TASK ▸
Reproduce all of the records below line for line, changing no wording, numbers or punctuation.
##############################
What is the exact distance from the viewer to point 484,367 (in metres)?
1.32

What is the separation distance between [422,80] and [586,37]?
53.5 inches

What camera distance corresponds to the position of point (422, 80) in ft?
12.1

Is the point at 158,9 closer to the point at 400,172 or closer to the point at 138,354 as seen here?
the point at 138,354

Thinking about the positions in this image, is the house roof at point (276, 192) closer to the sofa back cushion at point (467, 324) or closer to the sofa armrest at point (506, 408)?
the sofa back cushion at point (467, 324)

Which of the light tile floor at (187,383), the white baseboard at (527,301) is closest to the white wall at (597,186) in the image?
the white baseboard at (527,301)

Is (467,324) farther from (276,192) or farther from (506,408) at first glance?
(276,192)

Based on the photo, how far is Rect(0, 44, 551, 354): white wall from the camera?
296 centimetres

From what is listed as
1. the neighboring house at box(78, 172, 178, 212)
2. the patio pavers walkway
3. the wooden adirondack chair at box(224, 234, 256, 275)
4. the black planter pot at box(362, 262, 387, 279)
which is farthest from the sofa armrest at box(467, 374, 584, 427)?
##############################
RESPONSE BELOW ▸
What is the exact distance from the viewer to point 484,367 (in metres)?
1.32

What is the separation distance between [422,80] and [586,37]?
53.5 inches

What camera distance corresponds to the position of point (422, 80) in ft?
12.1

Is the point at 158,9 closer to the point at 400,172 or closer to the point at 138,354 as seen here?
the point at 138,354

Thinking about the positions in this image, is the house roof at point (276, 192) closer to the sofa back cushion at point (467, 324) or closer to the sofa armrest at point (506, 408)?
the sofa back cushion at point (467, 324)

Which of the light tile floor at (187,383), the white baseboard at (527,301) is closest to the white wall at (597,186) in the image?
the white baseboard at (527,301)

Is (467,324) farther from (276,192) or farther from (506,408) at first glance?
(276,192)

Based on the photo, how far is Rect(0, 44, 551, 354): white wall from the camera?
296 centimetres

From what is listed as
1. the neighboring house at box(78, 172, 178, 212)
2. the patio pavers walkway
3. the wooden adirondack chair at box(224, 234, 256, 275)
4. the black planter pot at box(362, 262, 387, 279)
which is farthest from the sofa armrest at box(467, 374, 584, 427)?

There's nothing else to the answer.